This week Carsten Kotter takes a look at Legacy’s top tier as a preview to #SCGDC, anticipating what the best decks in the format are and how likely each is to make a significant dent in the Legacy Open’s metagame.

I’m doing something today that is known to get out of hand rather easily… talk about what I consider to be Legacy’s best decks at the moment. So, just to get that out of the way, please: keep it civil! The reason I want to talk about something as mundane as that is simply this… there’s a Legacy Open coming up two weeks from now in Washington DC and if some among you are still either looking for something to play or a snapshot of which decks to expect to do well, this should be rather helpful.

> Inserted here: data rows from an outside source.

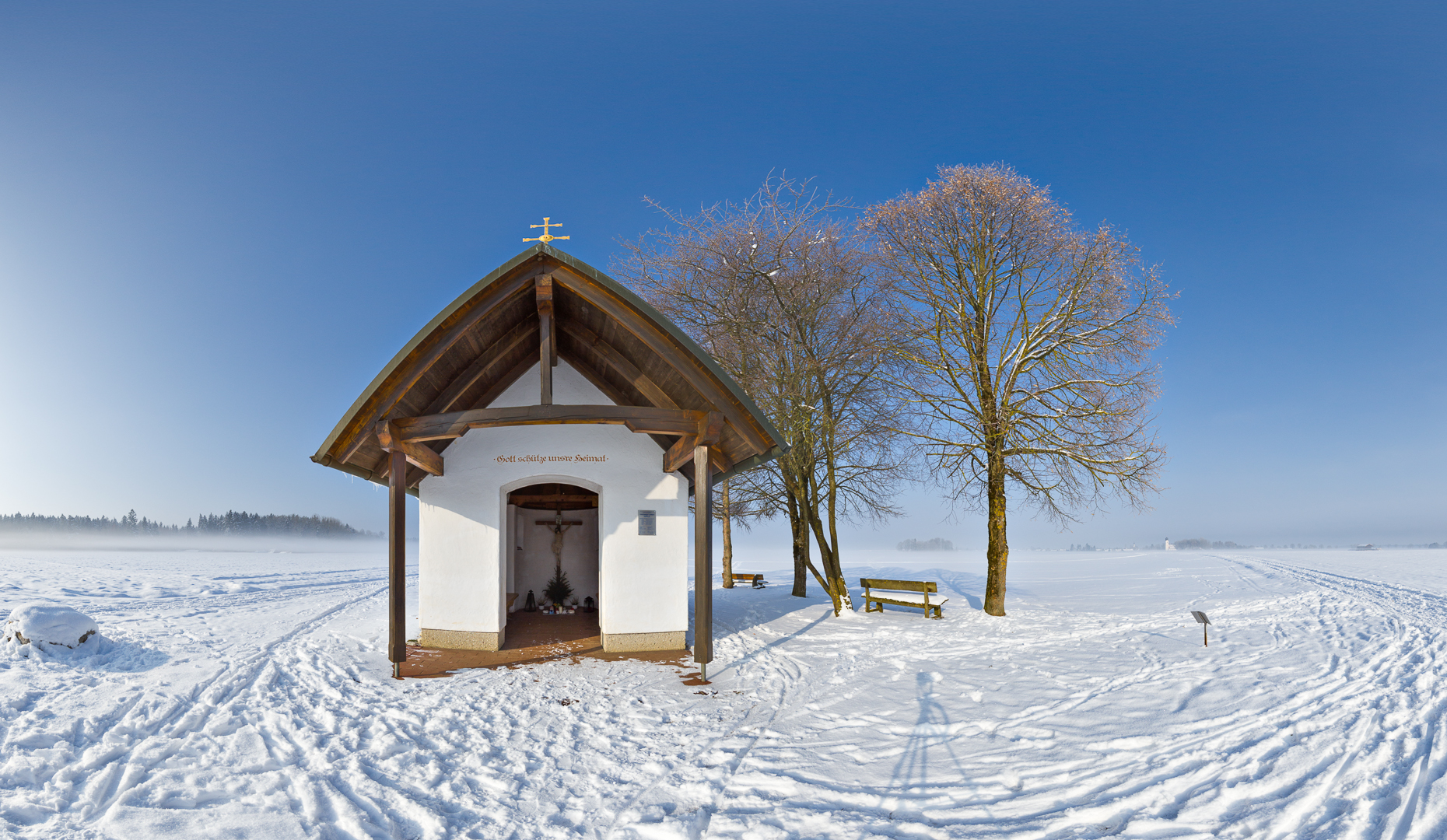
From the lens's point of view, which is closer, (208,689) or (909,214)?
(208,689)

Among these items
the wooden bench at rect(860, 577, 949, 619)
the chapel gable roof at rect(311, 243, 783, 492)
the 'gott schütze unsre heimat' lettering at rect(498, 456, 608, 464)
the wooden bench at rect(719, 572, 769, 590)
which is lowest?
the wooden bench at rect(719, 572, 769, 590)

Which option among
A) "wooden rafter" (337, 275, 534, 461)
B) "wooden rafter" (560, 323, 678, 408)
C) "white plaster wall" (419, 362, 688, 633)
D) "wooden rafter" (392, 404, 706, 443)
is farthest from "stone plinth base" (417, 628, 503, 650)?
"wooden rafter" (560, 323, 678, 408)

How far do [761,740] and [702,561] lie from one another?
2744 mm

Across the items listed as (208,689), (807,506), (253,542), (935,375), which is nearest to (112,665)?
(208,689)

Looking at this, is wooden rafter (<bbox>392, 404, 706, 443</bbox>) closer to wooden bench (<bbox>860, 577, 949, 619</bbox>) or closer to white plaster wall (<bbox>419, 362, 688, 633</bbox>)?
white plaster wall (<bbox>419, 362, 688, 633</bbox>)

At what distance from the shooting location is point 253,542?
246 feet

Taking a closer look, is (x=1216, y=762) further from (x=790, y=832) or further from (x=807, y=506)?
(x=807, y=506)

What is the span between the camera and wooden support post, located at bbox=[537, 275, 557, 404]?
8156mm

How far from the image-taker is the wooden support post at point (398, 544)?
8.28 meters

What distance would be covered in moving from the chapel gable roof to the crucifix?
4.42 m

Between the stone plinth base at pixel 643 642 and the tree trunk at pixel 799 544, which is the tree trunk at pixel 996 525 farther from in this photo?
the stone plinth base at pixel 643 642

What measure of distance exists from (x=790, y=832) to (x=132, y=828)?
13.6 ft

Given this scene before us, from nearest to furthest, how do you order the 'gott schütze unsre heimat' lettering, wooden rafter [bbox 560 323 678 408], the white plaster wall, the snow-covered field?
the snow-covered field → wooden rafter [bbox 560 323 678 408] → the white plaster wall → the 'gott schütze unsre heimat' lettering

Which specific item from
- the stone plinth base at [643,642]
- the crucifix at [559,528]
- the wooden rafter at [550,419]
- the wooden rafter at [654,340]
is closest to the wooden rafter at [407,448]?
the wooden rafter at [550,419]
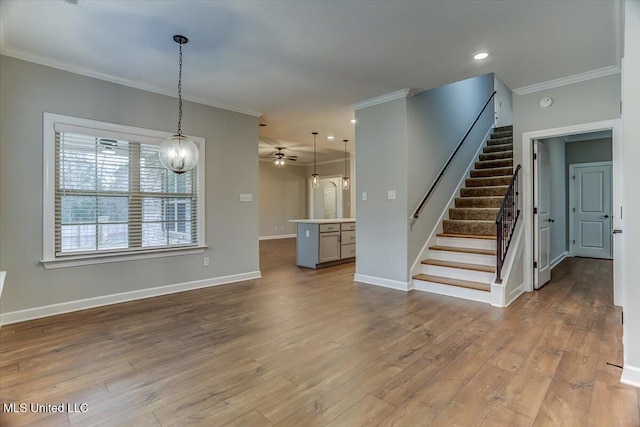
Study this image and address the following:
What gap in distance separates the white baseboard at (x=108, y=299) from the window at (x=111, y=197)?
1.48ft

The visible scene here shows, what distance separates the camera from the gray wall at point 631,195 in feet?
6.68

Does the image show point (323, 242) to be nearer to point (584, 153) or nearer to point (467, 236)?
point (467, 236)

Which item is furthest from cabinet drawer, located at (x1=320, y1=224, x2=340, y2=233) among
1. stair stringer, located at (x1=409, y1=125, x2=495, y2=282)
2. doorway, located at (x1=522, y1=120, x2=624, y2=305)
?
doorway, located at (x1=522, y1=120, x2=624, y2=305)

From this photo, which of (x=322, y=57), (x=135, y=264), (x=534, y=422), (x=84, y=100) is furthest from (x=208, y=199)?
(x=534, y=422)

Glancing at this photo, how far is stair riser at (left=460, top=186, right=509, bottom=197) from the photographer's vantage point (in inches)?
206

Now, just because I think these are the best doesn’t necessarily mean I’m right. In spite of my comparatively large format knowledge, there are a lot of decks I don’t have in-depth experience with (or any, really) and it wouldn’t be out of the question that there are a couple of decks out there able to put up similar results to the ones I’m going to mention. Similarly, we have just received a new set of cards to add to the format with Magic Origins and it is also my impression that we haven’t really worked out the impact of the whole Khans of Tarkir Block yet, as things like the emergence of Mentor Miracles hints at. Simply put, I can’t guarantee that this article is actually a complete representation of the top tier.

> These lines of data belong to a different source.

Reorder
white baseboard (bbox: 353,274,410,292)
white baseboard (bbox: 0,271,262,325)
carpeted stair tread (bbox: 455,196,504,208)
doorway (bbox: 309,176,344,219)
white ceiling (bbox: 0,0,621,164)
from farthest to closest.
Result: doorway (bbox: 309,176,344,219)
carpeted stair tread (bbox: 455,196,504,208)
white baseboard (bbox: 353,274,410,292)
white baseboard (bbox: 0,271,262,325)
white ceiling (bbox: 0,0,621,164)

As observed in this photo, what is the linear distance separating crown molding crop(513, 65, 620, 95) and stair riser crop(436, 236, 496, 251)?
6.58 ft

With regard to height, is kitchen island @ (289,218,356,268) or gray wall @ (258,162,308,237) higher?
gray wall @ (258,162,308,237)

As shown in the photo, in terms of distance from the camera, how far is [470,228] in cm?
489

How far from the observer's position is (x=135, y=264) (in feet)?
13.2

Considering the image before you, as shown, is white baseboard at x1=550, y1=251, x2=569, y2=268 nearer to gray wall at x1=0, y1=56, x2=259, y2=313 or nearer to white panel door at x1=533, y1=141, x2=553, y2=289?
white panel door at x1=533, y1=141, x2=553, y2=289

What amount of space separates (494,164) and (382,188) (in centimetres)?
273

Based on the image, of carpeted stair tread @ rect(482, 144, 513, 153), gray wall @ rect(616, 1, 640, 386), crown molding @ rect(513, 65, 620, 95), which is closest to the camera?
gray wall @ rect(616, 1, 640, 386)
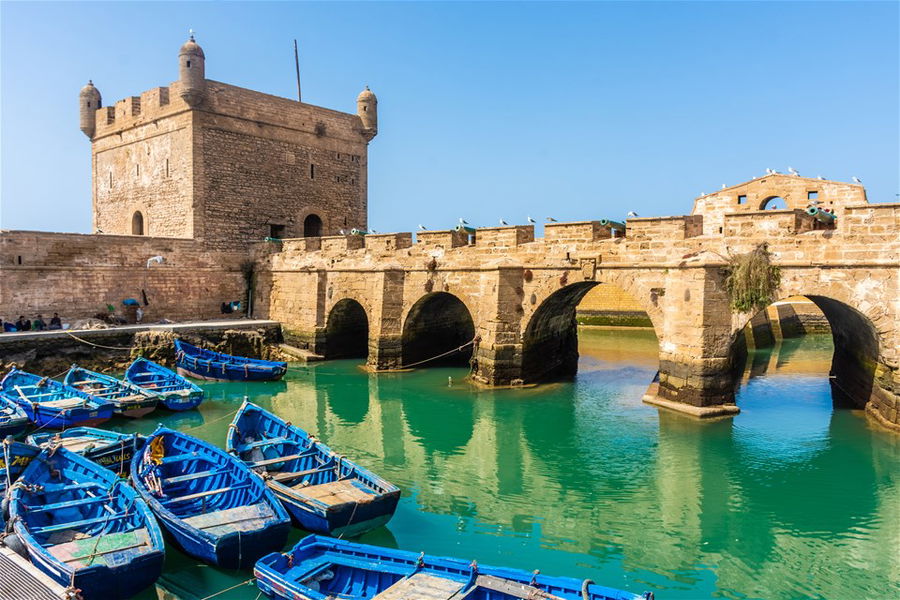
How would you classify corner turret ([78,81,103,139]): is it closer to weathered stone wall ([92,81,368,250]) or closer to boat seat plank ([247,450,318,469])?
weathered stone wall ([92,81,368,250])

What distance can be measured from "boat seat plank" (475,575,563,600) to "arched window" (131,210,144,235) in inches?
1007

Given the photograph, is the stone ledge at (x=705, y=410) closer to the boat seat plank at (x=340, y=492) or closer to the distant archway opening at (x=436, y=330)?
the distant archway opening at (x=436, y=330)

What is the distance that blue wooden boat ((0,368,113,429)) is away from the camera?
1265 centimetres

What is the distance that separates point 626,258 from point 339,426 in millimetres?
7935

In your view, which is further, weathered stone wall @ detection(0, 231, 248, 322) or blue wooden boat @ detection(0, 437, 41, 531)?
weathered stone wall @ detection(0, 231, 248, 322)

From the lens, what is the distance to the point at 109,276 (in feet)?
71.9

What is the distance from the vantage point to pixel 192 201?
78.2 feet

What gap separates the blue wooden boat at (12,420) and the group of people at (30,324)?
814 centimetres

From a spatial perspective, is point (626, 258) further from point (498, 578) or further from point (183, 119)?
point (183, 119)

What I’m reasonably sure of, however, is that all the decks I’m going to talk about today are actually part of that elusive class of Tier One decks in the first place – which I think makes these still worth talking about. Well, so much for the prelude, let’s jump right in.

BURG – Delver

After seeing what did well in Lille and Prague Eternal before it, it shouldn’t be surprising that my choice for best Delver deck at this point is the European four-color monstrosity:


This type of Delver list just has one incredible advantage compared to the more classic ones: it’s best able to switch roles between being a traditional Delver deck playing the tempo game and playing a full-blown card-advantage Miracle Gro-style game, which in turn means it’s the best Delver deck to abuse Dig Through Time in. Having access to Lightning Bolt in the maindeck and almost the same amount of disruption as Temur Delver – with the important omission of Stifle and the resulting heavy mana-denial game that deck plays – as well as eight one-mana threats (Deathrite Shaman activations stack up, as we’ve all learned since the little guy was printed), there are a lot of games where you can just jam a Delver and a second one-drop and run away with the game. It does what Delver is supposed to do, keep the opponent off balance with Wastelands and soft permission, but it’s even more threatening because those creatures don’t actually have to close the game – you can save an entire extra turn by finishing them off with a couple of Lightning Bolts, which can be critical to getting the win.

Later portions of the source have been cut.